What do you do when you don’t get the dataset you need from authorities, or it doesn’t exist? Journalists are too often faced with this problem, because good data is crucial for investigative work. Without data, it may be difficult for journalists to hold powerful institutions accountable or expose wrongdoing.
At the 13th Global Investigative Conference (#GIJC23), journalists learned how to create their own datasets from scratch in a class led by data journalism editors Helena Bengtsson of Gota Media and Jennifer LaFleur of the Center for Public Integrity.
The lack of data is not always a bad thing, said Bengtsson: sometimes it’s an opportunity to build data that journalists can use without the pressure of deadlines and competition.
Steps to Building Your Own Data
- Creating data from documents: Journalists can create data from documents obtained from agencies and government offices. Bengtsson said that most of the time there is access to documents, but they are not in the right format. When journalists get these disorganized datasets, the first thing to do is to develop a structure. In structuring datasets, journalists must make sure to arrange each part of the dataset carefully so it is easily accessible.
- Creating data from human sources: Another effective way to create great datasets is to make use of people. Media outlets and journalists can ask people questions on specific subjects and build data from the responses. Bengtsson talked about how she and her group dispatched a few reporters to the field to observe and document events for an investigation into crime in Swedish cities — speaking with small business owners in areas with crime. “Reporters were asked to fill out a form personally, and this was exported to a spreadsheet to create data,” she said. They got a lot of stories out of the exercise. Other ways to obtain human data include surveys and polls, crowdsourcing, sampling, testing, and scraping large language models — AI models trained on large amounts of text data.

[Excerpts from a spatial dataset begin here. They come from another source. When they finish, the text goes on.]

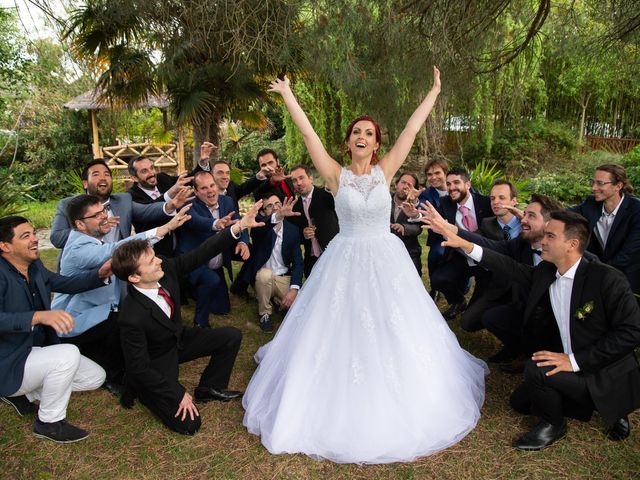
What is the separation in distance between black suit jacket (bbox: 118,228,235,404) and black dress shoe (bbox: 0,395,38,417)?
0.74 m


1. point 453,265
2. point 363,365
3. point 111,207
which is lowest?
point 363,365

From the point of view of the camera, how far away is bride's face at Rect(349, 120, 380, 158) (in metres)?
3.39

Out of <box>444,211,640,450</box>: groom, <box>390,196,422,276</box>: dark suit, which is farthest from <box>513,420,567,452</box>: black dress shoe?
<box>390,196,422,276</box>: dark suit

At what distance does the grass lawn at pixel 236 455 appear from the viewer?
9.40 ft

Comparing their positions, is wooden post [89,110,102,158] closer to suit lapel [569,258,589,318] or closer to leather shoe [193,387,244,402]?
leather shoe [193,387,244,402]

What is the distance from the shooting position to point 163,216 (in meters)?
5.04

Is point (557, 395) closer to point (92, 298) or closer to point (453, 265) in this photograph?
point (453, 265)

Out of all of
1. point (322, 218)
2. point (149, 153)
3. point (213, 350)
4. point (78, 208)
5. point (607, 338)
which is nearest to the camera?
point (607, 338)

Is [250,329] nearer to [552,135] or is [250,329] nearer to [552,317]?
[552,317]

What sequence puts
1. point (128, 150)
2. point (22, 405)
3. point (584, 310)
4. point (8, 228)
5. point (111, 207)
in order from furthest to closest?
point (128, 150), point (111, 207), point (22, 405), point (8, 228), point (584, 310)

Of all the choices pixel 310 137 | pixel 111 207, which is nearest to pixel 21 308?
pixel 111 207

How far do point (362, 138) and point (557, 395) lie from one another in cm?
207

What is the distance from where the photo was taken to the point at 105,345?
12.9 ft

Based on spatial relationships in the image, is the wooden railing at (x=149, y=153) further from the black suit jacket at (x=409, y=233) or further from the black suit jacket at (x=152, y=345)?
the black suit jacket at (x=152, y=345)
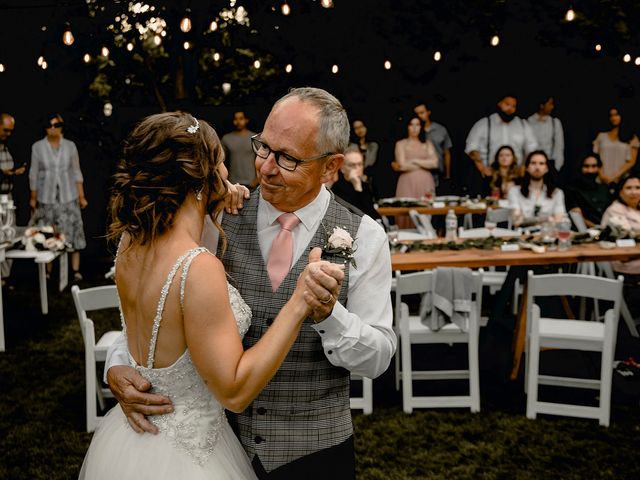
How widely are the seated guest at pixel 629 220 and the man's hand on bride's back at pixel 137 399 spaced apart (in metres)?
4.81

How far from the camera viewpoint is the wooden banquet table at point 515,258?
490cm

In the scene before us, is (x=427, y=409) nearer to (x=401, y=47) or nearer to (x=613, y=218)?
(x=613, y=218)

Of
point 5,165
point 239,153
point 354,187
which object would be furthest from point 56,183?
point 354,187

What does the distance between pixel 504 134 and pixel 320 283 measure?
8.39 metres

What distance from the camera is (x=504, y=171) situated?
8.48 meters

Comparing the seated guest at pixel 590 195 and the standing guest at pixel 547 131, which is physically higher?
the standing guest at pixel 547 131

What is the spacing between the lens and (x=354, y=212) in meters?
2.00

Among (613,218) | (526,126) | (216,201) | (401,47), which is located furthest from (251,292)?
(401,47)

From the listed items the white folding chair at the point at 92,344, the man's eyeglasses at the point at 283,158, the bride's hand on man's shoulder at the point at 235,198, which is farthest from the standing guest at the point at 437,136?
the man's eyeglasses at the point at 283,158

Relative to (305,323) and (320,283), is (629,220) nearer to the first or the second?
(305,323)

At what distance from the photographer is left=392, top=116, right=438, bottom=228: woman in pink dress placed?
29.9ft

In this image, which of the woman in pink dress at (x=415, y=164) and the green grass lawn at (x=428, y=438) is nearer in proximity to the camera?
the green grass lawn at (x=428, y=438)

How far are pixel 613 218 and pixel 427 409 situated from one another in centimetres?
259

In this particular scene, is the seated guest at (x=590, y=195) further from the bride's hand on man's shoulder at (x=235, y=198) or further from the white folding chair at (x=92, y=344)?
the bride's hand on man's shoulder at (x=235, y=198)
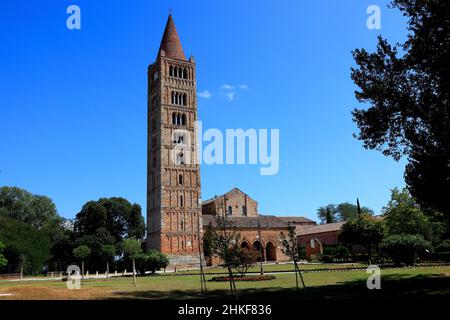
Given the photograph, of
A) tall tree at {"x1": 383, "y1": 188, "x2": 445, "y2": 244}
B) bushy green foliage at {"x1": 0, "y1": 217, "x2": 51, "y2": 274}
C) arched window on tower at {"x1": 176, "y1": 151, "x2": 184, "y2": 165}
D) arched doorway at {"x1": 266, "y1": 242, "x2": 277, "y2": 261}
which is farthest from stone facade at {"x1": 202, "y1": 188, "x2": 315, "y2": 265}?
bushy green foliage at {"x1": 0, "y1": 217, "x2": 51, "y2": 274}

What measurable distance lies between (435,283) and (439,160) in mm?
6382

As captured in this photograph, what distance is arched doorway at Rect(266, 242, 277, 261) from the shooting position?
230ft

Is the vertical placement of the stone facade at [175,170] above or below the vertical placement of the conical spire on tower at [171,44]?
below

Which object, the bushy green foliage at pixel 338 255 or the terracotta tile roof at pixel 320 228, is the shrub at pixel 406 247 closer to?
the bushy green foliage at pixel 338 255

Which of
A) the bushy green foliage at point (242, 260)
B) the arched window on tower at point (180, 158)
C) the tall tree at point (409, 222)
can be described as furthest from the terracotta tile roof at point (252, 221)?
the bushy green foliage at point (242, 260)

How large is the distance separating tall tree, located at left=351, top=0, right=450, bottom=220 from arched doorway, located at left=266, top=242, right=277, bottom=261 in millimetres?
51359

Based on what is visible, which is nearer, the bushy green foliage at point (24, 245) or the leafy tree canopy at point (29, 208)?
the bushy green foliage at point (24, 245)

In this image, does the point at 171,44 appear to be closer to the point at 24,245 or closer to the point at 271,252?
the point at 24,245

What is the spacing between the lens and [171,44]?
7000 cm

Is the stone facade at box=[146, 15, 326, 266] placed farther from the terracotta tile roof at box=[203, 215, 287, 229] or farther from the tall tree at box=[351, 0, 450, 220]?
the tall tree at box=[351, 0, 450, 220]

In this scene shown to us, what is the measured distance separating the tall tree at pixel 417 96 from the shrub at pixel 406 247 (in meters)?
14.2

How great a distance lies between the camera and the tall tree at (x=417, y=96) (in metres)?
16.0

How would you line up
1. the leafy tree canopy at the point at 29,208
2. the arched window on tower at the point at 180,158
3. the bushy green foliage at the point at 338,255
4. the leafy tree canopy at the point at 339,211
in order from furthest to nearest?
the leafy tree canopy at the point at 339,211 → the leafy tree canopy at the point at 29,208 → the arched window on tower at the point at 180,158 → the bushy green foliage at the point at 338,255
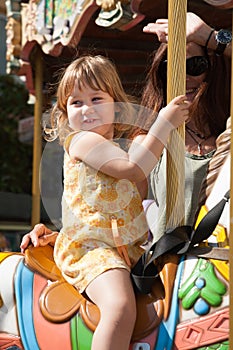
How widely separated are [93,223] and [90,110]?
0.87 ft

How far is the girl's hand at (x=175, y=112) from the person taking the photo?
1628mm

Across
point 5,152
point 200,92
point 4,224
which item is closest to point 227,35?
point 200,92

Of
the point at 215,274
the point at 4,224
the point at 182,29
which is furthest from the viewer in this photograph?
the point at 4,224

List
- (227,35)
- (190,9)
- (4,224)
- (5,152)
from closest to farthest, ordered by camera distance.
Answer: (227,35) < (190,9) < (4,224) < (5,152)

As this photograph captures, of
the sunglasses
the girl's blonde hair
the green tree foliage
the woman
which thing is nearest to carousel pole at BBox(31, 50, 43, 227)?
the woman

- Research or observation: Journalists can build data from research and observation by developing methodologies based on best practices. For this method, Bengtsson said it is important to work with statisticians who can vet your chosen methodology. A run test — to analyze the data statistically before using it — is also vital in ensuring that you have the right information.

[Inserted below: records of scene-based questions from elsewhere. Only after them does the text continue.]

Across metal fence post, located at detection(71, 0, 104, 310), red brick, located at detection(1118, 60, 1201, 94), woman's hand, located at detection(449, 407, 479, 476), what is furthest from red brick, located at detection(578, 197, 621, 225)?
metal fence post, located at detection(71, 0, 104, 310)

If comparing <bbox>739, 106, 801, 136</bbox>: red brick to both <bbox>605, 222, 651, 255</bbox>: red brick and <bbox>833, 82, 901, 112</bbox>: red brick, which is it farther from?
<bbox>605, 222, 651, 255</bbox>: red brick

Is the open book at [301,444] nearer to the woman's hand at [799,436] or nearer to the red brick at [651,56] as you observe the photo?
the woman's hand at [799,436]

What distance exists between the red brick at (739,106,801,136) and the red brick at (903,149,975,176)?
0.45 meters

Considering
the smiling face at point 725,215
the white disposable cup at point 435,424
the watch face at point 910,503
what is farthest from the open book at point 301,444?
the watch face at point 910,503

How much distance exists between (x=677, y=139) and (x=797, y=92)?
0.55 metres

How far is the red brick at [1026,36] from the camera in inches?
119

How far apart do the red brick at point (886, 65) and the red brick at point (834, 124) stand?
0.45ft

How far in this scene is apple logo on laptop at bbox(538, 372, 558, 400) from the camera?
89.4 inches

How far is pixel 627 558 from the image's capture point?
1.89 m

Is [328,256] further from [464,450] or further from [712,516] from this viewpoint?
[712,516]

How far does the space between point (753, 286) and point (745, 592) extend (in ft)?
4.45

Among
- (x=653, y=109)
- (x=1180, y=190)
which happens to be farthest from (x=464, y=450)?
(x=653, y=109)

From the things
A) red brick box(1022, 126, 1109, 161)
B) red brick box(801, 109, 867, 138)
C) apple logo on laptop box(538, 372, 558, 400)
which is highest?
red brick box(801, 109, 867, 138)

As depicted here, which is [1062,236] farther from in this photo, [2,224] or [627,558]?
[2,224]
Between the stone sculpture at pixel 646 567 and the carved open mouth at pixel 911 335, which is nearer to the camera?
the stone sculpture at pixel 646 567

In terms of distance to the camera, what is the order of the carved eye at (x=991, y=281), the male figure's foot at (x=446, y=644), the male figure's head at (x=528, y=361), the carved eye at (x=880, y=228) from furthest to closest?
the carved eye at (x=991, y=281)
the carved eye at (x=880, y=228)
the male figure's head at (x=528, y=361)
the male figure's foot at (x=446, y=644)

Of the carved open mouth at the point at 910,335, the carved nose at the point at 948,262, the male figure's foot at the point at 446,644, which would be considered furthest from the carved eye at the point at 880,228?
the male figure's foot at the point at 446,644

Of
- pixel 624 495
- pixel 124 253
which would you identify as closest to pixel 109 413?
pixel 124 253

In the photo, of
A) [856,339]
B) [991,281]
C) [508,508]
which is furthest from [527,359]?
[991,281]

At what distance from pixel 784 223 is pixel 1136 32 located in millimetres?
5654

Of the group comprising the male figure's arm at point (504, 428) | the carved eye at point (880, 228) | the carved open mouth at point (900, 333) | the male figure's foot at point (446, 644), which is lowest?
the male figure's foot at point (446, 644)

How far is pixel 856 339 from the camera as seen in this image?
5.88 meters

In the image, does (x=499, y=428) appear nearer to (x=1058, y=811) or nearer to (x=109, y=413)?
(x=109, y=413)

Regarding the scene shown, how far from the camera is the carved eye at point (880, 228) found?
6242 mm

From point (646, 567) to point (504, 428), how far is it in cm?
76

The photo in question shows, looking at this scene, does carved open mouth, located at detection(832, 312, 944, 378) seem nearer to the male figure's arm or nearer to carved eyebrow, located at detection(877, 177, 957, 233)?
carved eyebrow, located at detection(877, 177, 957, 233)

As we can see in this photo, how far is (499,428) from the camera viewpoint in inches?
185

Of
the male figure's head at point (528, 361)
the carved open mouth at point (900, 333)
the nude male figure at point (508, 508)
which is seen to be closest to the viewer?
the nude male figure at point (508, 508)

Pitfalls and Benefits in Building Data from Scratch
Creating datasets from scratch requires time and effort, LaFleur explained — journalists must allocate enough time to create them. “You must also make sure that your dataset is accurate and consistency must be ensured,” she said. This can be especially challenging if the data is not publicly available, or is scattered across multiple sources. It is time-consuming and requires patience, vigilance, and efficiency.
However, while there are challenges in building datasets, journalists can have the advantage of thorough, original data reporting to which no one else has access, and the opportunity of having control over all parts of the data — because they are able to choose which variable to use and how to clean, prepare, and analyze the dataset.

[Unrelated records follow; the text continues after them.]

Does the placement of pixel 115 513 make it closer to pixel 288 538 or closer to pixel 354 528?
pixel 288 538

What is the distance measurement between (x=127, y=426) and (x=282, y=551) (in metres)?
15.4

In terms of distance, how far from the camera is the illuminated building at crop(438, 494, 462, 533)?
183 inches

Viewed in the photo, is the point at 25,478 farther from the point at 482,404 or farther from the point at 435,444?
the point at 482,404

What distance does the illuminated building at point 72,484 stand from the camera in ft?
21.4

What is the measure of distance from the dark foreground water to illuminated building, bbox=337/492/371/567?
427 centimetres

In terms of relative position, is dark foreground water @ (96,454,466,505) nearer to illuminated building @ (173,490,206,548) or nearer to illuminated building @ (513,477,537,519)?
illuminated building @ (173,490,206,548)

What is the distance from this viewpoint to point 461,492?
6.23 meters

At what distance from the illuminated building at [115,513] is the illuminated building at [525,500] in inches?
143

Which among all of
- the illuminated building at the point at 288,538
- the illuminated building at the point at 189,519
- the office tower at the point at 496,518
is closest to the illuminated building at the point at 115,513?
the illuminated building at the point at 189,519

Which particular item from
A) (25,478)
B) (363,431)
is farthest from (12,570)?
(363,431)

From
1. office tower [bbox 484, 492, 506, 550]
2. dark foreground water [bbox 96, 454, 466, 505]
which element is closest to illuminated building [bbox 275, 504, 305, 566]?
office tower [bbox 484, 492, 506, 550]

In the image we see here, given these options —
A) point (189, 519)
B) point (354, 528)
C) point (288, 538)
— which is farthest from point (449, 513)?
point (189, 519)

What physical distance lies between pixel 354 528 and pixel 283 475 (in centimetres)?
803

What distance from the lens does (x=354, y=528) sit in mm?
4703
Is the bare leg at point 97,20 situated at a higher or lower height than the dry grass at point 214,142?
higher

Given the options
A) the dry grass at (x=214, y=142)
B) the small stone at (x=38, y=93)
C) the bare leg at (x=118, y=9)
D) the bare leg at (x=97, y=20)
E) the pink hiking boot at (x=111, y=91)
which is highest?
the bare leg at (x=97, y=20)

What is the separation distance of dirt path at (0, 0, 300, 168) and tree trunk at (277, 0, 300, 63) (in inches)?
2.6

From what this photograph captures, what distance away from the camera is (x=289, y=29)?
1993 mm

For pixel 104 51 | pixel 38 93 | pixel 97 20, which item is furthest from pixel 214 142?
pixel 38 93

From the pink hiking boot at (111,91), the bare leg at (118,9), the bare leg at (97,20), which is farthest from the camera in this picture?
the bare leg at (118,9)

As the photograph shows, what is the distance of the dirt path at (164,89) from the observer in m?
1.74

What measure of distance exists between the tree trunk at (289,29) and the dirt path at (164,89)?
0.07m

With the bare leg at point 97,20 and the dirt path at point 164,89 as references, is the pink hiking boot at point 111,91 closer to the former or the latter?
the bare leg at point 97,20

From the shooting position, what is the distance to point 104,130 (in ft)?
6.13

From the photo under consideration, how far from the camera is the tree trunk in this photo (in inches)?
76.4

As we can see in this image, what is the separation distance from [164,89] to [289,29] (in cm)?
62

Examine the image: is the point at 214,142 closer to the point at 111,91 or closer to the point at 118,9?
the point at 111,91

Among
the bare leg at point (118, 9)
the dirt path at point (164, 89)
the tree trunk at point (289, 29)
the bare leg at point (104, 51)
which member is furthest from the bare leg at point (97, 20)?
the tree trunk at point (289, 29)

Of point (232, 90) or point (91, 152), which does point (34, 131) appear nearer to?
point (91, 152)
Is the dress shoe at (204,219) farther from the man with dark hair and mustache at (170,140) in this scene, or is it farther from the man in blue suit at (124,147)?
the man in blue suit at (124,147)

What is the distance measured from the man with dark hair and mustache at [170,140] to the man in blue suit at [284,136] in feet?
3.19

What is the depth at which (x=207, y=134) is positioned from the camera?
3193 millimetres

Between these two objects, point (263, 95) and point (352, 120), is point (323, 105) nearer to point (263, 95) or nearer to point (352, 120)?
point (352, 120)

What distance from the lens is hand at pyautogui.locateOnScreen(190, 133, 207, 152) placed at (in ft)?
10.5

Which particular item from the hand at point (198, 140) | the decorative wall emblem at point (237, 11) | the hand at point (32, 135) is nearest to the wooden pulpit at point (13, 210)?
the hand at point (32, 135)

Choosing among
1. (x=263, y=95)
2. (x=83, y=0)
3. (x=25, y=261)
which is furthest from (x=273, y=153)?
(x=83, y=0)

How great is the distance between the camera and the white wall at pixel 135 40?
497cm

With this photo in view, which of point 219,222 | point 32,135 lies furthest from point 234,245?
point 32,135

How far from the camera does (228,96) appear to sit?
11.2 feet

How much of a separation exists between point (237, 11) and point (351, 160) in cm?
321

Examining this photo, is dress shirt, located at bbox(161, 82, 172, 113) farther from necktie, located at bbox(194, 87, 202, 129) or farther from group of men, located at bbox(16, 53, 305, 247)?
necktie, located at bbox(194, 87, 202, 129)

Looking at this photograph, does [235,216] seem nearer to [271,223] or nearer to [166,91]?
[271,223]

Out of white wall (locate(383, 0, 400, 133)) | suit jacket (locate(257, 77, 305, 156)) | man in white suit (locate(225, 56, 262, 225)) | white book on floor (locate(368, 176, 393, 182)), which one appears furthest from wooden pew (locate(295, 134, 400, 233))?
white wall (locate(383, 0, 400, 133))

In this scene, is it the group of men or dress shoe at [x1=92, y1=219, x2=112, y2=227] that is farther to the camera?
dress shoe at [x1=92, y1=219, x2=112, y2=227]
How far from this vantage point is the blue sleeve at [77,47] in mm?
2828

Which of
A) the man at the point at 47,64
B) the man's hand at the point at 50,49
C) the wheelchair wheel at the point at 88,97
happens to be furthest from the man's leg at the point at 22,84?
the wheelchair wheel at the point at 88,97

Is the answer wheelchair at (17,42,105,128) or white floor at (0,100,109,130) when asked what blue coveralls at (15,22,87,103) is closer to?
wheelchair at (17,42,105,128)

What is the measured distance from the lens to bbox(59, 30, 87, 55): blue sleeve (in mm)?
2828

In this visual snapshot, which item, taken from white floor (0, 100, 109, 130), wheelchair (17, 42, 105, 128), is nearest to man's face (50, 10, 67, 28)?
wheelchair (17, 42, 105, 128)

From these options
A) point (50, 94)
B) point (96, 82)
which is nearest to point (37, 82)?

“When you collect data, remember to leave time for follow-up after collecting it,” LaFleur said, adding that journalists should make sure they verify it and attempt to get to the “ground truth” when writing data stories. She also noted that journalists should set cut-off dates while preparing data and should have the data guide their reporting.
Best Practices for Creating Surveys and Polls
Surveys and polls are some best practices for building datasets. When creating surveys, LaFleur highlighted some practices journalists should consider:
- Know the universe and possible subgroups. It is important to understand what group one is analyzing.
- Avoid too many open-ended questions, because they will be a nightmare to deal with at the data analysis stage.
- Think about sampling.
- Test your questions with a small group before rolling out the whole thing. “Make sure you don’t have data that people could misunderstand — test them all before launching,” LaFleur said.
- Documents should be good quality, and be properly scanned and scraped. “Be cautious of documents with lots of tiny numbers,” she warned. Having neat rows and columns is not the whole battle — the accuracy of the data is more important.